On 6/10/25 at 10:52 AM, Surveyor observed [NAME] W to be using the 3-compartment sink with no beard net. [NAME] W indicated he was washing cookie sheets.
On 6/10/25 at 11:35 AM, Surveyor observed [NAME] V to have an uncovered mustache while scooping coleslaw and putting it into small bowls. [NAME] V indicated he forgot to put on a beard net, and he would get one right away.
On 6/10/25 at 11:48 AM, District Dietary Manager U indicated he thinks hair over 1/2 inch needs to be covered by a hair restraint .
On 6/10/25 at 1:43 PM, NHA A and District Dietary Manager U indicated all hair should be restrained when in the kitchen and especially when working with clean dishes and open food.
Example 3
Facility policy, titled Dining Department Storage, undated, includes: Food should be dated as it is placed on the shelves . Date marking to indicate the date or day by which a ready to eat, potentially hazardous food should be consumed, sold, or discarded will be visible on all high risk food . Leftover food . is clearly labeled and dated before being refrigerated . All food should be covered, labeled, and dated. All foods will be checked to assure that foods will be consumed by their safe use by dates or discarded .

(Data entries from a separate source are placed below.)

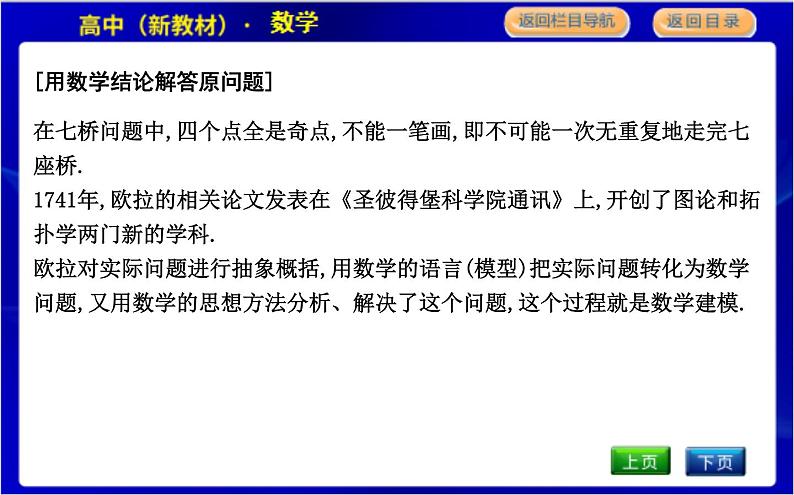 高中（新教材）· 数学

返回栏目导航

返回目录

[用数学结论解答原问题]

在七桥问题中,四个点全是奇点,不能一笔画,即不可能一次无重复地走完七座桥.

1741年,欧拉的相关论文发表在《圣彼得堡科学院通讯》上,开创了图论和拓扑学两门新的学科.

欧拉对实际问题进行抽象概括,用数学的语言(模型)把实际问题转化为数学问题,又用数学的思想方法分析、解决了这个问题,这个过程就是数学建模.

上页

下页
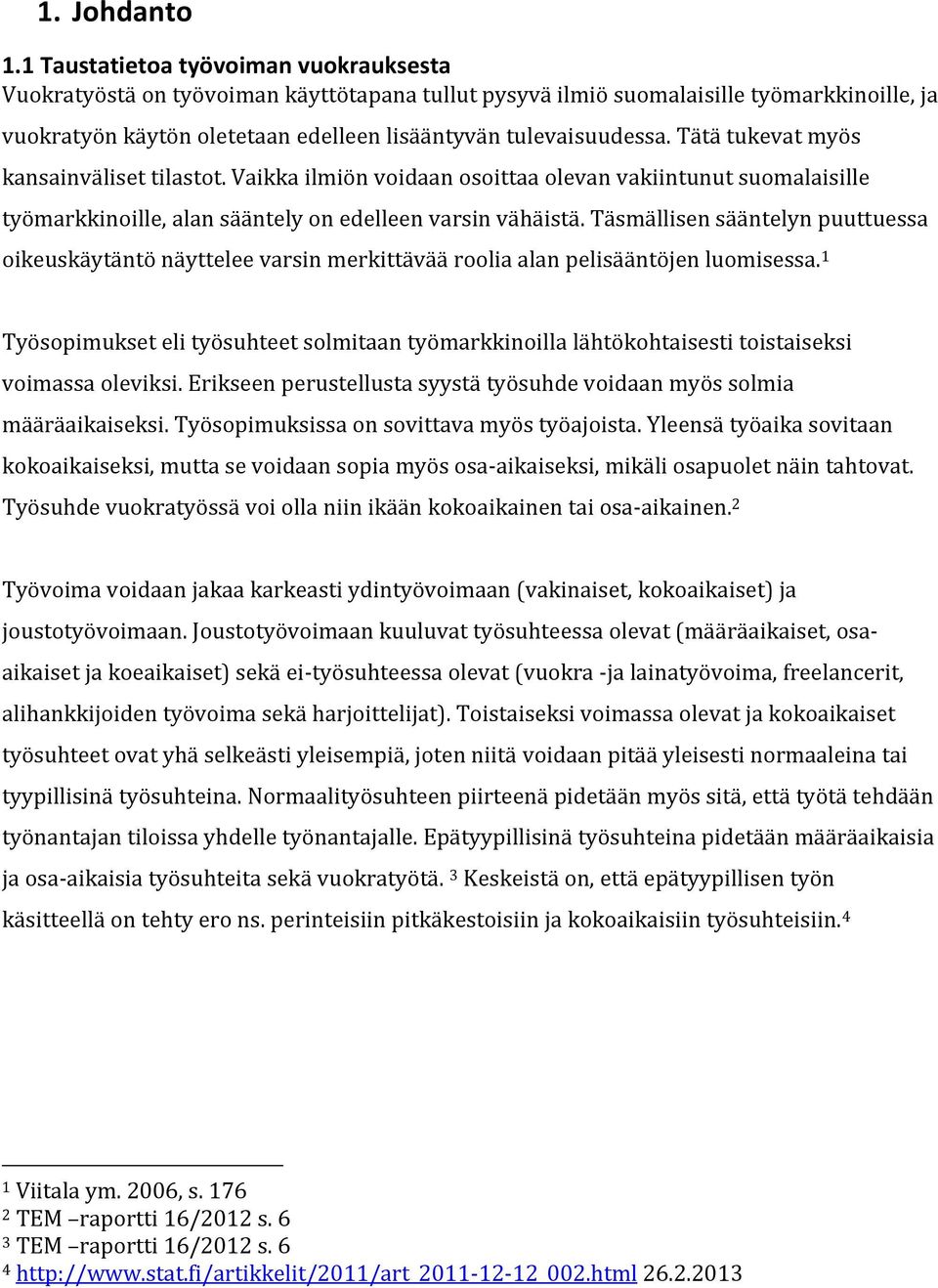 1. Johdanto

1.1 Taustatietoa työvoiman vuokrauksesta
Vuokratyöstä on työvoiman käyttötapana tullut pysyvä ilmiö suomalaisille työmarkkinoille, ja vuokratyön käytön oletetaan edelleen lisääntyvän tulevaisuudessa. Tätä tukevat myös kansainväliset tilastot. Vaikka ilmiön voidaan osoittaa olevan vakiintunut suomalaisille työmarkkinoille, alan sääntely on edelleen varsin vähäistä. Täsmällisen sääntelyn puuttuessa oikeuskäytäntö näyttelee varsin merkittävää roolia alan pelisääntöjen luomisessa.$^1$

Työsopimukset eli työsuhteet solmitaan työmarkkinoilla lähtökohtaisesti toistaiseksi voimassa oleviksi. Erikseen perustellusta syystä työsuhde voidaan myös solmia määräaikaiseksi. Työsopimuksissa on sovittava myös työajoista. Yleensä työaika sovitaan kokoaikaiseksi, mutta se voidaan sopia myös osa-aikaiseksi, mikäli osapuolet näin tahtovat. Työsuhde vuokratyössä voi olla niin ikään kokoaikainen tai osa-aikainen.$^2$

Työvoima voidaan jakaa karkeasti ydintyövoimaan (vakinaiset, kokoaikaiset) ja joustotyövoimaan. Joustotyövoimaan kuuluvat työsuhteessa olevat (määräaikaiset, osa-aikaiset ja koeaikaiset) sekä ei-työsuhteessa olevat (vuokra -ja lainatyövoima, freelancerit, alihankkijoiden työvoima sekä harjoittelijat). Toistaiseksi voimassa olevat ja kokoaikaiset työsuhteet ovat yhä selkeästi yleisempiä, joten niitä voidaan pitää yleisesti normaaleina tai tyypillisinä työsuhteina. Normaalityösuhteen piirteenä pidetään myös sitä, että työtä tehdään työnantajan tiloissa yhdelle työnantajalle. Epätyypillisinä työsuhteina pidetään määräaikaisia ja osa-aikaisia työsuhteita sekä vuokratyötä. $^3$ Keskeistä on, että epätyypillisen työn käsitteellä on tehty ero ns. perinteisiin pitkäkestoisiin ja kokoaikaisiin työsuhteisiin.$^4$

$^1$ Viitala ym. 2006, s. 176
$^2$ TEM –raportti 16/2012 s. 6
$^3$ TEM –raportti 16/2012 s. 6
$^4$ http://www.stat.fi/artikkelit/2011/art_2011-12-12_002.html 26.2.2013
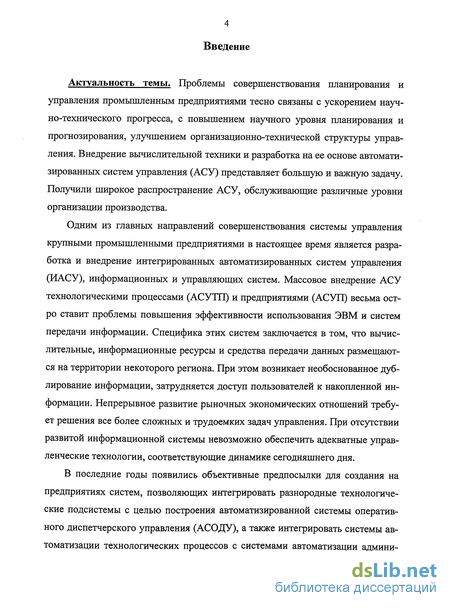 4

Введение

Актуальность темы. Проблемы совершенствования планирования и управления промышленным предприятиями тесно связаны с ускорением научно-технического прогресса, с повышением научного уровня планирования и прогнозирования, улучшением организационно-технической структуры управления. Внедрение вычислительной техники и разработка на ее основе автоматизированных систем управления (АСУ) представляет большую и важную задачу. Получили широкое распространение АСУ, обслуживающие различные уровни организации производства.

Одним из главных направлений совершенствования системы управления крупными промышленными предприятиями в настоящее время является разработка и внедрение интегрированных автоматизированных систем управления (ИАСУ), информационных и управляющих систем. Массовое внедрение АСУ технологическими процессами (АСУТП) и предприятиями (АСУП) весьма остро ставит проблемы повышения эффективности использования ЭВМ и систем передачи информации. Специфика этих систем заключается в том, что вычислительные, информационные ресурсы и средства передачи данных размещаются на территории некоторого региона. При этом возникает необоснованное дублирование информации, затрудняется доступ пользователей к накопленной информации. Непрерывное развитие рыночных экономических отношений требует решения все более сложных и трудоемких задач управления. При отсутствии развитой информационной системы невозможно обеспечить адекватные управленческие технологии, соответствующие динамике сегодняшнего дня.

В последние годы появились объективные предпосылки для создания на предприятиях систем, позволяющих интегрировать разнородные технологические подсистемы с целью построения автоматизированной системы оперативного диспетчерского управления (АСОДУ), а также интегрировать системы автоматизации технологических процессов с системами автоматизации админи-

dsLib.net
библиотека диссертаций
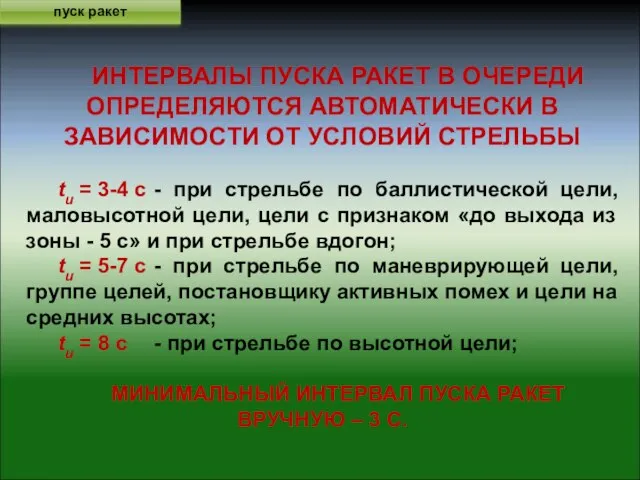 пуск ракет

ИНТЕРВАЛЫ ПУСКА РАКЕТ В ОЧЕРЕДИ ОПРЕДЕЛЯЮТСЯ АВТОМАТИЧЕСКИ В ЗАВИСИМОСТИ ОТ УСЛОВИЙ СТРЕЛЬБЫ

$t_и$ = 3-4 с - при стрельбе по баллистической цели, маловысотной цели, цели с признаком «до выхода из зоны - 5 с» и при стрельбе вдогон;

$t_и$ = 5-7 с - при стрельбе по маневрирующей цели, группе целей, постановщику активных помех и цели на средних высотах;

$t_и$ = 8 с - при стрельбе по высотной цели;

МИНИМАЛЬНЫЙ ИНТЕРВАЛ ПУСКА РАКЕТ ВРУЧНУЮ – 3 С.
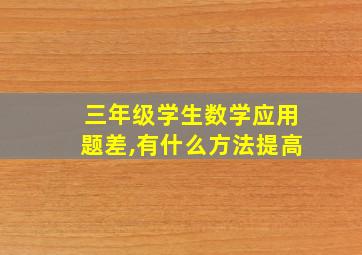 三年级学生数学应用题差,有什么方法提高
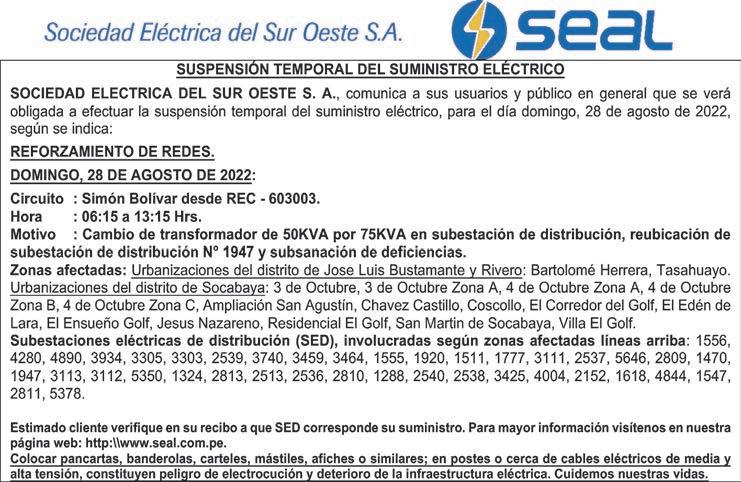 Sociedad Eléctrica del Sur Oeste S.A.

seal

SUSPENSIÓN TEMPORAL DEL SUMINISTRO ELÉCTRICO

SOCIEDAD ELECTRICA DEL SUR OESTE S. A., comunica a sus usuarios y público en general que se verá obligada a efectuar la suspensión temporal del suministro eléctrico, para el día domingo, 28 de agosto de 2022, según se indica:

REFORZAMIENTO DE REDES.

DOMINGO, 28 DE AGOSTO DE 2022:

Circuito : Simón Bolívar desde REC - 603003.
Hora : 06:15 a 13:15 Hrs.
Motivo : Cambio de transformador de 50KVA por 75KVA en subestación de distribución, reubicación de subestación de distribución N° 1947 y subsanación de deficiencias.
Zonas afectadas: Urbanizaciones del distrito de Jose Luis Bustamante y Rivero: Bartolomé Herrera, Tasahuayo. Urbanizaciones del distrito de Socabaya: 3 de Octubre, 3 de Octubre Zona A, 4 de Octubre Zona A, 4 de Octubre Zona B, 4 de Octubre Zona C, Ampliación San Agustín, Chavez Castillo, Coscollo, El Corredor del Golf, El Edén de Lara, El Ensueño Golf, Jesus Nazareno, Residencial El Golf, San Martin de Socabaya, Villa El Golf.
Subestaciones eléctricas de distribución (SED), involucradas según zonas afectadas líneas arriba: 1556, 4280, 4890, 3934, 3305, 3303, 2539, 3740, 3459, 3464, 1555, 1920, 1511, 1777, 3111, 2537, 5646, 2809, 1470, 1947, 3113, 3112, 5350, 1324, 2813, 2513, 2536, 2810, 1288, 2540, 2538, 3425, 4004, 2152, 1618, 4844, 1547, 2811, 5378.

Estimado cliente verifique en su recibo a que SED corresponde su suministro. Para mayor información visítenos en nuestra página web: http:\\www.seal.com.pe.
Colocar pancartas, banderolas, carteles, mástiles, afiches o similares; en postes o cerca de cables eléctricos de media y alta tensión, constituyen peligro de electrocución y deterioro de la infraestructura eléctrica. Cuidemos nuestras vidas.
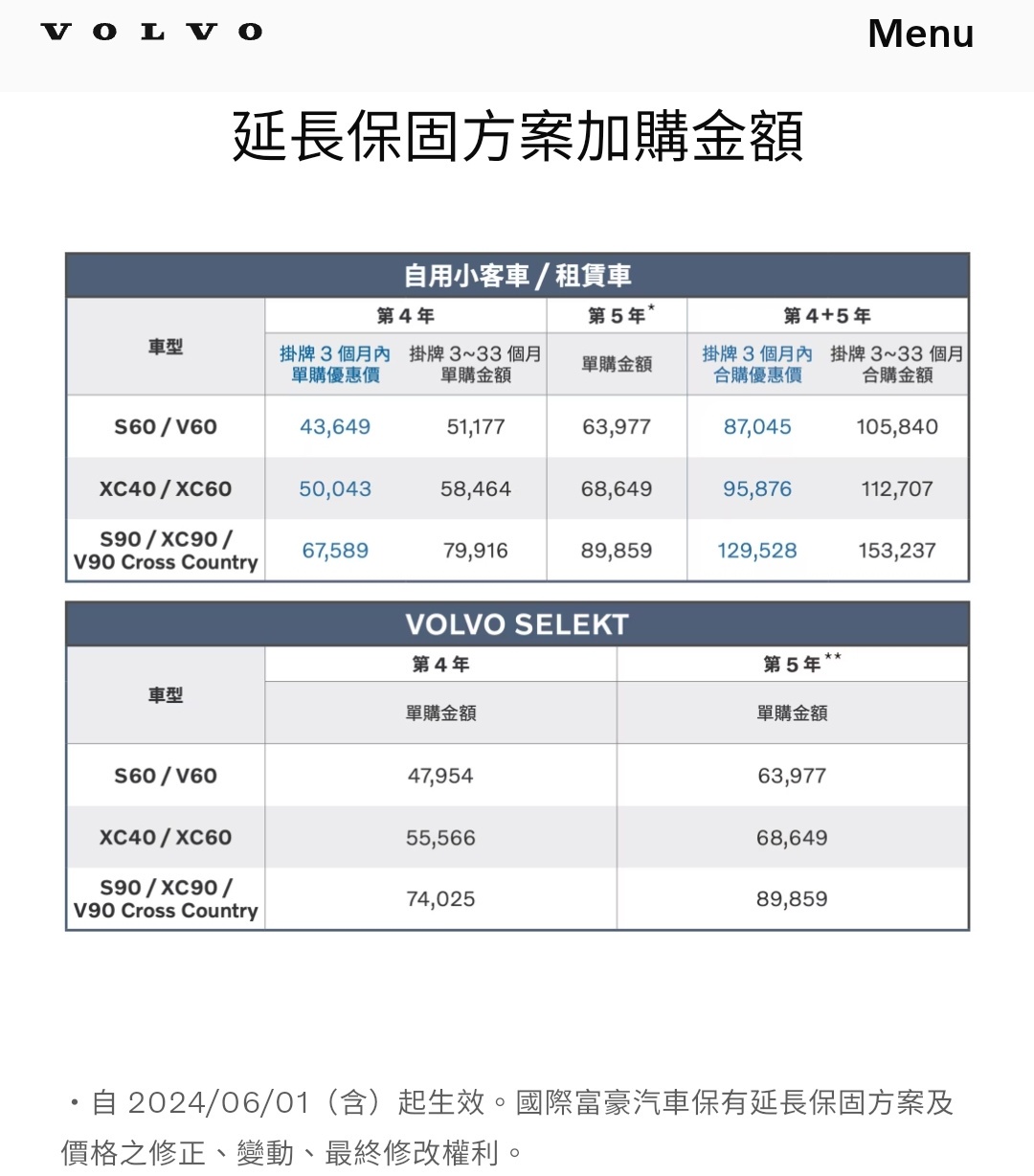 VOLVO Menu

延長保固方案加購金額

自用小客車 / 租賃車

| 車型 | 第 4 年 掛牌 3 個月內 單購優惠價 | 第 4 年 掛牌 3~33 個月 單購金額 | 第 5 年* 單購金額 | 第 4+5 年 掛牌 3 個月內 合購優惠價 | 第 4+5 年 掛牌 3~33 個月 合購金額 |
|---|---|---|---|---|---|
| S60 / V60 | 43,649 | 51,177 | 63,977 | 87,045 | 105,840 |
| XC40 / XC60 | 50,043 | 58,464 | 68,649 | 95,876 | 112,707 |
| S90 / XC90 / V90 Cross Country | 67,589 | 79,916 | 89,859 | 129,528 | 153,237 |

VOLVO SELEKT

| 車型 | 第 4 年 單購金額 | 第 5 年** 單購金額 |
|---|---|---|
| S60 / V60 | 47,954 | 63,977 |
| XC40 / XC60 | 55,566 | 68,649 |
| S90 / XC90 / V90 Cross Country | 74,025 | 89,859 |

・自 2024/06/01（含）起生效。國際富豪汽車保有延長保固方案及價格之修正、變動、最終修改權利。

On 6/9/25 at 9:54 AM, Surveyor observed honey wheat bread that had been opened with no open date. Surveyor observed opened breaded fish in the freezer with no open date, opened breaded chicken patties in the freezer with no open date, opened turkey brats with no open date, and opened chicken breasts in the freezer with no open date and no expiration date. In the facility's walk-in refrigerator, Surveyor observed sliced ham to be dated 5/10/25, applesauce to be removed from original container with no label/ no open date/no expiration date, and Surveyor observed potato salad that had been opened with no open date. During an interview [NAME] W indicated all food that is opened should have an opened date, the ham should have been tossed out, and any food removed from the original container should also have a label on it of what it is.
On 6/10/25 at 1:43 PM, NHA A and District Dietary Manager U indicated all opened food should be labeled and dated and food pass the use by date or expiration date should be discarded.